One of Sizewell C’s biggest challenges is to secure financing. Construction is likely to cost up to £30bn of which approximately £10bn is expected to be equity and the remainder debt.
In November 2023 the government spent £679 million to become a co-owner of Sizewell C’s development. This, along with £100million gifted in January 2022, is eating into the £1.7bn earmarked for getting a largescale nuclear project to a Final Investment Decision by the end of the current parliament.
EDF and the Government are now working towards achieving a Final Investment Decision. The timeframe for this is anything between end 2023 and end 2024. Both parties are expected to take a 20% equity stake in construction, costing them approx £2bn each, but they still have billions of pounds to find.
The Nuclear Energy (Financing) Bill, passed in March 2022, enables Sizewell C to use the controversial Regulated Asset Base (RAB) funding model. This is essentially a nuclear tax on the UK public’s energy bills that would give a guaranteed, immediate return to investors in Sizewell C, and pushes the risk of overruns and overspends onto consumers. EDF hopes this reduced risk for investors will attract UK pension funds, and is aiming for the plant to be majority-owned by UK investors.

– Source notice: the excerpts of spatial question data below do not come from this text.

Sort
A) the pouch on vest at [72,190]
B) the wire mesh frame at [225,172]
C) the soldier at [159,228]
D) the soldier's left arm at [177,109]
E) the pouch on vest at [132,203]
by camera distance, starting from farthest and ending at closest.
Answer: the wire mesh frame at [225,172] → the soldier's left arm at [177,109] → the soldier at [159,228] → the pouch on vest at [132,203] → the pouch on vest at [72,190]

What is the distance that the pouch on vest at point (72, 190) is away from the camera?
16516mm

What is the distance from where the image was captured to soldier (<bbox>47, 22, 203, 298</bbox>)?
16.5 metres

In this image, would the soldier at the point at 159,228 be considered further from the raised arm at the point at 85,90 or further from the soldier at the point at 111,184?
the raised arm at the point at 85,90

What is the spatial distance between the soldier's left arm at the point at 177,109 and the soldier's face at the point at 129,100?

Stop Sizewell C has been writing to pension funds and insurers to urge them not to invest in Sizewell C. Here is what we know so far…
Legal & General said: “L&G will not be investing in the Sizewell C nuclear power plant.” [Letter to policyholder] See Sizewell C proves to be a turn-off for City giant Legal & General. In November 2022 CEO Nigel Wilson told Radio 4 “We are not big fans of Sizewell C”

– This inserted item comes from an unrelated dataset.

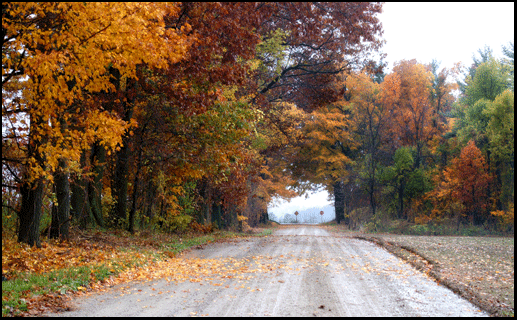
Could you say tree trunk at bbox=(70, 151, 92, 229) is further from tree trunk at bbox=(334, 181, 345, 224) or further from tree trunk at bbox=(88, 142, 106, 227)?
tree trunk at bbox=(334, 181, 345, 224)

NEST pensions said: “Right now, Nest does not invest directly into nuclear infrastructure and we have no plans to in the foreseeable future. When we went looking for our new infrastructure managers earlier this year, we specifically excluded nuclear infrastructure projects. We anticipate we’ll be with these managers for many years to come.” [Letter to policyholder]
BT Pension Scheme said “I am happy to inform you that we have no investment or exposure to Sizewell C, nor do we plan to in the future.” [Letter to policyholder, November 2022]

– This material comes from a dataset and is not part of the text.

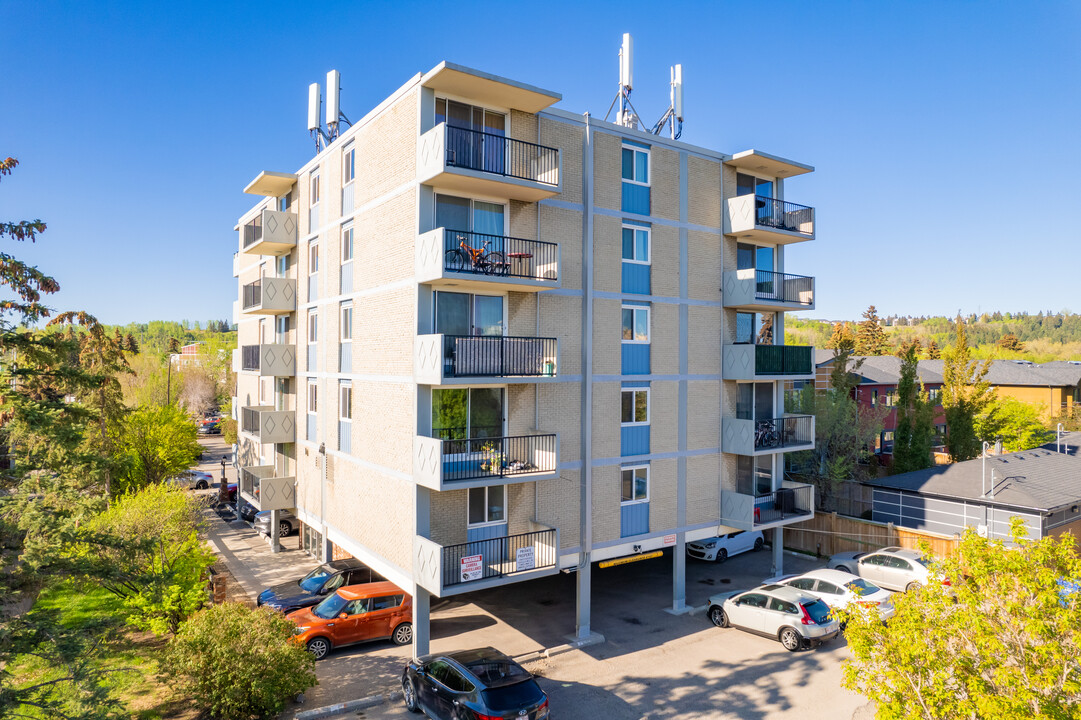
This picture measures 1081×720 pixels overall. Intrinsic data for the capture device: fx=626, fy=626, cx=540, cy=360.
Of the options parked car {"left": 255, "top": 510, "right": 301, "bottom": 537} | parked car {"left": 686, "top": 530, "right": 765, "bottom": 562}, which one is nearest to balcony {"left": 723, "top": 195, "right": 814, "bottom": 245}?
parked car {"left": 686, "top": 530, "right": 765, "bottom": 562}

NatWest Pensions has told the Daily Mail they do not plan to invest.
Tesco Pensions: “We can confirm that the Scheme has no investments in EDF (who are the parent company for Sizewell C) and has no immediate plans to invest in the company.” [Letter to policyholder]
Prudential: it is “extremely unlikely Sizewell C would be the sort of project we would directly invest in.” [AGM, May 2021]
But the following companies have not ruled it out:
Aviva said: As you are probably aware, the UK government is looking at expanding nuclear capacity as part of its efforts to achieve net zero emissions by 2050. We consider the potential ESG impact in all of our investment decisions. However, the ESG impact of nuclear is far from clear at this time and we are not actively involved in any such investments. BUT subsequently Aviva said it will take part in the ESG debate about nuclear, and has not yet decided on Sizewell C.
Phoenix Group CEO Andy Briggs, which owns Standard Life, Sun Life and others, said in 2021 “At this time the ESG impact of nuclear is not clear and as such we have no plans to actively pursue direct investment to fund the proposed Sizewell C project if it goes ahead.” BUT in October 2022 Mr Briggs told the Sunday Telegraph “it’s something we would consider.“
Abrdn: “we do not have an explicit exclusion policy on nuclear. …Given its health and safety risks and varied policy support, we wouldn’t actively seek to include nuclear in an investment product focused on climate solutions. However, where an investment that focuses on renewables also has nuclear in the energy mix, we would not exclude it if a clear transition plan was in place to phase out nuclear.”
USS said: “we are interested in a potential future investment in new nuclear generation in the UK – as long as we are satisfied that the risk-reward characteristics represent value for USS and its members.”
Scottish Widows/Lloyds Banking Group: “We would potentially look at it, subject to meeting our criteria, and ESG is one of those” [address to Global Infrastructure Investor summit by Adil Jiwa, Director of Infrastructure Debt, June 2022].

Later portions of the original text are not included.